Can you lay out the entries as a Markdown table with columns headed Row and Line, starting at the first line and ending at the line containing "1.78 metres"? Number each line in Row and leave blank lines out.

-------- Input --------

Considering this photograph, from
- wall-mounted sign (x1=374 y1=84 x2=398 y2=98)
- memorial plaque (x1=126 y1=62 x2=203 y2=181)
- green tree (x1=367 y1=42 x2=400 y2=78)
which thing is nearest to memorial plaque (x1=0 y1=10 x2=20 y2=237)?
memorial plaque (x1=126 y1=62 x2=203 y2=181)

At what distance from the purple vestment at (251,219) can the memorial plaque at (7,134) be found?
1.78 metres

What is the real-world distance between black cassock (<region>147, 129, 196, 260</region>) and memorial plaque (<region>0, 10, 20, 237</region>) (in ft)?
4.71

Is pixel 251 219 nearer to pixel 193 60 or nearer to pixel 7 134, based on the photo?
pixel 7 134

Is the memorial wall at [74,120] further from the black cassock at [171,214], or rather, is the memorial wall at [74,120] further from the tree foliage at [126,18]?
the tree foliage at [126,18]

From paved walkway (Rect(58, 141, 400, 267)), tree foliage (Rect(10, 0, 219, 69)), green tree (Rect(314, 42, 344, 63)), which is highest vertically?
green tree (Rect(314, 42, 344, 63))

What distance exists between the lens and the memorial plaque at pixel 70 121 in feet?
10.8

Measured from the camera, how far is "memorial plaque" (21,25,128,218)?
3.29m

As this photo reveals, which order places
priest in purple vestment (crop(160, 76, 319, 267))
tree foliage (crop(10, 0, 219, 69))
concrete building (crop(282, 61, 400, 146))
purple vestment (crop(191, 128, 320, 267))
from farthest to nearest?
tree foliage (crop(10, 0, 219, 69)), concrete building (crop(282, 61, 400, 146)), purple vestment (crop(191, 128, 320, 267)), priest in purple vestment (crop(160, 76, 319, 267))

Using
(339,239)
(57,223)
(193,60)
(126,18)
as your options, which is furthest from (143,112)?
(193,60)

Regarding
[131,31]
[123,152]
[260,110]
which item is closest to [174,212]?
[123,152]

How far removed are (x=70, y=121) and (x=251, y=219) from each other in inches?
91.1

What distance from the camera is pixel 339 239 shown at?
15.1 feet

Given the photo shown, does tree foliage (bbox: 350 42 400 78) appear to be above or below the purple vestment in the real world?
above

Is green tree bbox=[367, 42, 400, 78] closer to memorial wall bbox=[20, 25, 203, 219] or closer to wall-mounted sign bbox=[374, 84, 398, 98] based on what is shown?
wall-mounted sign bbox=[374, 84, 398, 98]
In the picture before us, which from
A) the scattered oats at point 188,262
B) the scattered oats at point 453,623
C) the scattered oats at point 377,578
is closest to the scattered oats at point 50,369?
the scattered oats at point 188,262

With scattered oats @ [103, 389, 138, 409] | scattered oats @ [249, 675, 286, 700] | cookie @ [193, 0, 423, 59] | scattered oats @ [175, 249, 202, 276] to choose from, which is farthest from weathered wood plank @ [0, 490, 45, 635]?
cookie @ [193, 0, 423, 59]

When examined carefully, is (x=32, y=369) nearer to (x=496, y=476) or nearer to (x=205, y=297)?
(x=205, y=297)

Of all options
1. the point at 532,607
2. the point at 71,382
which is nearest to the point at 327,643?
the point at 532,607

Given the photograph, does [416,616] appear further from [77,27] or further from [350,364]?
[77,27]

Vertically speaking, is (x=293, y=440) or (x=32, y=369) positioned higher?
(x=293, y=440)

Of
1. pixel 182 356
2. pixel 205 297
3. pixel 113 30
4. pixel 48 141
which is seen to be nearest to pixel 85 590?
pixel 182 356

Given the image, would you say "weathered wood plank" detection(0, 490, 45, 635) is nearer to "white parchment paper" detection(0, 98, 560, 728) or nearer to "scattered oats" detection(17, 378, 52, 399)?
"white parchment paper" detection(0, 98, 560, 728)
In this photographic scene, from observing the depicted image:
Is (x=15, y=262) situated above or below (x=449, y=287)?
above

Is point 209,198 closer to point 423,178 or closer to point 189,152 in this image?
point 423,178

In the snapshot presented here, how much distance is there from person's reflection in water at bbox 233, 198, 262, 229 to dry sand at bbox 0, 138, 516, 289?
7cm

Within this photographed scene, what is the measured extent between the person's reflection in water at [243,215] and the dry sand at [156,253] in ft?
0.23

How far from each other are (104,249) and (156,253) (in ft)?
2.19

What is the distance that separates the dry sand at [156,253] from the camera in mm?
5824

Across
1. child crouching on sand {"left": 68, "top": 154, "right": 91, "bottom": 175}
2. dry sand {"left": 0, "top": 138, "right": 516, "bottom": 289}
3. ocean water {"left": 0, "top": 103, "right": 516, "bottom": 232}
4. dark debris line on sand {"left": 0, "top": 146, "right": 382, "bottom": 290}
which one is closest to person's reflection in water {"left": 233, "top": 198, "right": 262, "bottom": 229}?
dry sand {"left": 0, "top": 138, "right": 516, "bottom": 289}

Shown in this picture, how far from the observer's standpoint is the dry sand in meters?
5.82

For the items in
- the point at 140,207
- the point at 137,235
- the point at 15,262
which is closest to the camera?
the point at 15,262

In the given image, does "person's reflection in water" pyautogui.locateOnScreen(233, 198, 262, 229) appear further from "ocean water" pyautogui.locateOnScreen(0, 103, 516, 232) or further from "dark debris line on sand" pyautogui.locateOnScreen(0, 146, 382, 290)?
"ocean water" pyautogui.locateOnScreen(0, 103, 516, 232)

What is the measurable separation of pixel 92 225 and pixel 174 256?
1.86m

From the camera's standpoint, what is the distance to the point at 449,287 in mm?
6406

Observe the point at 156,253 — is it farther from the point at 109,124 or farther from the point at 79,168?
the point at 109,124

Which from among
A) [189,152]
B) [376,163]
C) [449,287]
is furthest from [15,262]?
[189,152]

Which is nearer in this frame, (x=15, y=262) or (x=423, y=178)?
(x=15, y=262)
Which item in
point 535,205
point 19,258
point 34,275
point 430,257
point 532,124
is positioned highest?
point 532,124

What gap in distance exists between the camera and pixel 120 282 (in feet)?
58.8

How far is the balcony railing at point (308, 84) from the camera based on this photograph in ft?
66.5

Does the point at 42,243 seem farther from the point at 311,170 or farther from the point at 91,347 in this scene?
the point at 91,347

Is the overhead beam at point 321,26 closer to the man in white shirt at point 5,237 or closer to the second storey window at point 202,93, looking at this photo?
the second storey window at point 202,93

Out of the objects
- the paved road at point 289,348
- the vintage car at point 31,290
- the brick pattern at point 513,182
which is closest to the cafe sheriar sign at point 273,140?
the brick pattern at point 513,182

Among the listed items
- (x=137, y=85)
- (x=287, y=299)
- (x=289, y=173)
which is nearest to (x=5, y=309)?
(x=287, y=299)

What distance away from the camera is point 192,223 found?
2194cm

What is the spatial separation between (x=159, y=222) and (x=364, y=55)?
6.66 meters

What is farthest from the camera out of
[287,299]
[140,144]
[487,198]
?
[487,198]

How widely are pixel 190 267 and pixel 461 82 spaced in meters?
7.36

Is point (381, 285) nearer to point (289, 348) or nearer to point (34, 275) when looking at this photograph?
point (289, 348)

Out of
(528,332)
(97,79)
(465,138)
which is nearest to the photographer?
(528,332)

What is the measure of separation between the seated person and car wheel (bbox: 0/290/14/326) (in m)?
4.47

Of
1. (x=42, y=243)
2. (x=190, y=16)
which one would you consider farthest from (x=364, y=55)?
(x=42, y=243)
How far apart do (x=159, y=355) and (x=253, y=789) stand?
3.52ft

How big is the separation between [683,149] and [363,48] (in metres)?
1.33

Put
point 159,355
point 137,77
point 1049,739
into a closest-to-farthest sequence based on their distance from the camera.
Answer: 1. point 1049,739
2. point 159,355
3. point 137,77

--------

** Finished answer **
| Row | Line |
|---|---|
| 1 | Considering this photograph, from |
| 2 | - wall-mounted sign (x1=374 y1=84 x2=398 y2=98) |
| 3 | - memorial plaque (x1=126 y1=62 x2=203 y2=181) |
| 4 | - green tree (x1=367 y1=42 x2=400 y2=78) |
| 5 | which thing is nearest to memorial plaque (x1=0 y1=10 x2=20 y2=237)? |
| 6 | memorial plaque (x1=126 y1=62 x2=203 y2=181) |
| 7 | At what distance from the purple vestment at (251,219) can the memorial plaque at (7,134) be found? |
| 8 | 1.78 metres |